= Workshop for All Beings =

Polish ecological non-governmental organization

Workshop for All Beings - is a Polish ecological non-governmental organization. It was established and gained a legal status in 1990. In their activity they follow the philosophy of Deep Ecology. Their goal is preservation of wild nature and its most valuable areas as well as conservation of its natural biological processes.

Their projects aim to sustain a diverse ecosystem with all its species, processes and natural cycles. The Workshop for All Beings declares an independence of any national, political or religious institutions. It cooperates with other like-minded organizations including: Lesoochranárske Zoskupenie Vlk, Earth First! and Greenpeace.

It was repeatedly prized with prestigious awards including Wiktor Godlewski's prize for educational operation and actions for preserving the nature in 2008.

==History==

The very beginning of the Workshop took place in the mid 1980s at the Department of Urban and Spatial Planning at the Faculty of Architecture of the Silesian University of Technology.

Back then it used to be an informal group named Workshop of Live Architecture. The current name was adopted on the turn of 1988 and 1989.

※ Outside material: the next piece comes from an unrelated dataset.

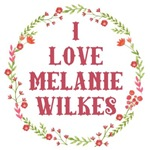 I Love Melanie Wilkes GWTW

Primarily their operations were focused on the Southern regions of Poland. The organization conducted projects on preservation of the Wapienica Valley in Bielsko-Biała, they protested against building a coke plant just by the Polish border in Stonava in the Czech Republic, against building of a nuclear power plant in Żarnowiec as well as against deforestation of Bielsko-Biała.

==Activity==
Among the successes of the Workshop for All Beings there are:

- establishing a moratorium on deforestation in the Białowieża forest and a double enlargement of the Białowieża National Park.
- Establishing a legal protection of the natural and scenic complex the Wapienica Valley
- Establishing the animal species protection of wolf and lynx
- Blocking a car racing "Trophy of Poland 2001" on the protected areas of the Bieszczady Mountains
- obtaining a positive sentence of the Supreme Administrative Court of Poland in 2005 that lead to a deconstruction of illegal chairlifts on the Pilsko mountain
- co-organizing the first social protest against the improper localization of a road – the highway in the Scenic Park of St. Anna's Mountain

Many projects which were started years ago proceeded currently:

- since 1998 – taking part in protecting the Rospuda Valley and standing against building a ring road running through it
- standing against winter Olympics Games held in the Tatra Mountains; currently also protesting against an uncontrolled infrastructural expansion in this region
- taking action concerning threats to the nature caused by new-built highways and motorways; monitoring their possible collisions with wildlife corridors
- co-initiating the idea of creating the Turnicki National Park in the Przemyśl Foothill area
- monitoring the spreading of mass tourism in mountain areas in Poland
- running innovative ecological education programs that successfully motivate people to nature's preservation activity including: Council of All Beings workshop and Guards of Valuable Natural Areas training

==Current state==
Currently the association has 3 formal and 1 informal division. It gathers around 100 members.

Workshop for All Beings edits the Wild Life magazine with 3500 copies of circulation as well as books, movies, postcards, posters etc.